What needs to be done => With the images removed, write out every line below exactly.

Saved data entries
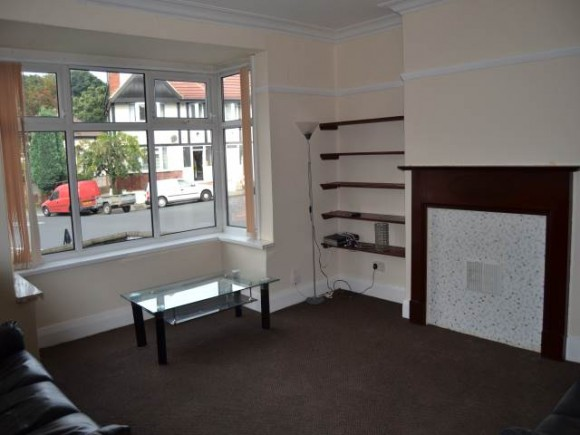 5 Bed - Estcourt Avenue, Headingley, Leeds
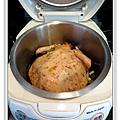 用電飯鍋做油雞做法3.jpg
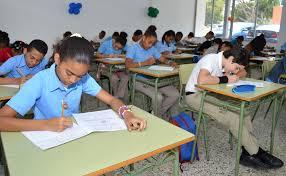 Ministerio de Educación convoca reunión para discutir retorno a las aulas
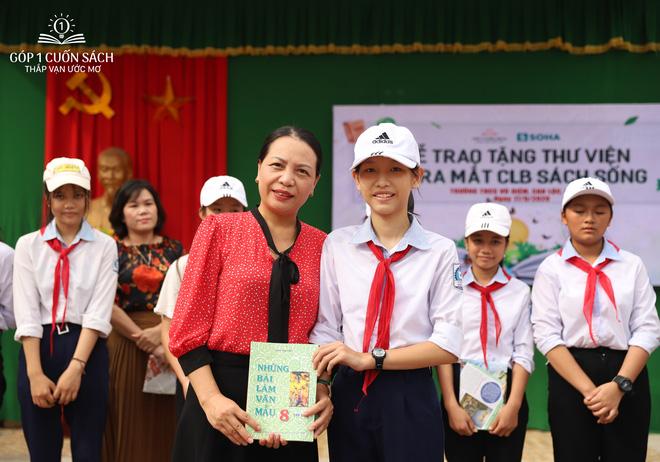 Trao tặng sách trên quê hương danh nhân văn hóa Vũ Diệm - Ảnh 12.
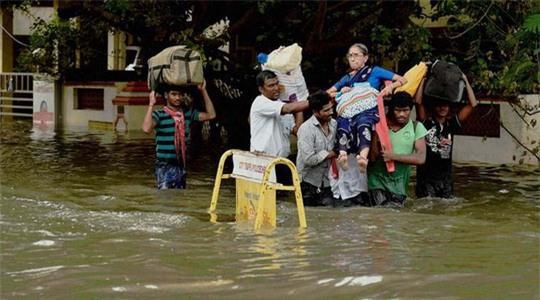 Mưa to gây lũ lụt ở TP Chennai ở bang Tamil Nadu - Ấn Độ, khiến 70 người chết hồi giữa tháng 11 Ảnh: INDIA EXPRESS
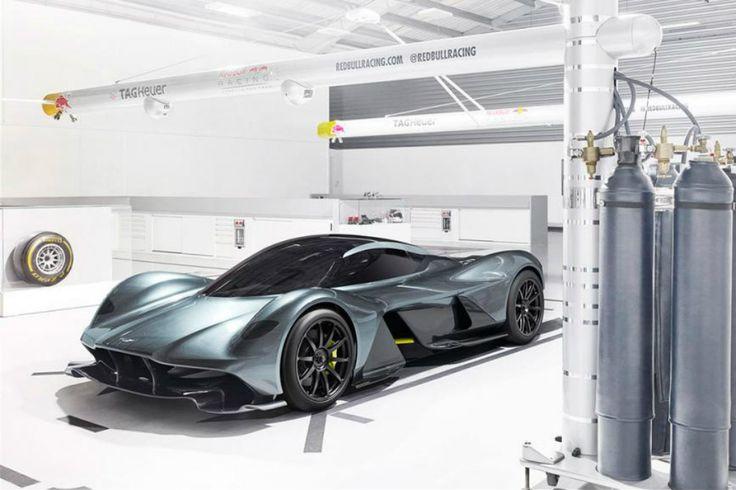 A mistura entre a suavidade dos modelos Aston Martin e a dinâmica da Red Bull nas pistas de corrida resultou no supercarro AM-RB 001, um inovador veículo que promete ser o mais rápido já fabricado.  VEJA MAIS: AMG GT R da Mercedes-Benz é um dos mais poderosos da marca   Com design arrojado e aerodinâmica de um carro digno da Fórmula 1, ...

Answer area =>
 5 Bed - Estcourt Avenue, Headingley, Leeds
 用電飯鍋做油雞做法3.jpg
 Ministerio de Educación convoca reunión para discutir retorno a las aulas
 Trao tặng sách trên quê hương danh nhân văn hóa Vũ Diệm - Ảnh 12.
 Mưa to gây lũ lụt ở TP Chennai ở bang Tamil Nadu - Ấn Độ, khiến 70 người chết hồi giữa tháng 11 Ảnh: INDIA EXPRESS
 A mistura entre a suavidade dos modelos Aston Martin e a dinâmica da Red Bull nas pistas de corrida resultou no supercarro AM-RB 001, um inovador veículo que promete ser o mais rápido já fabricado.  VEJA MAIS: AMG GT R da Mercedes-Benz é um dos mais poderosos da marca   Com design arrojado e aerodinâmica de um carro digno da Fórmula 1, ...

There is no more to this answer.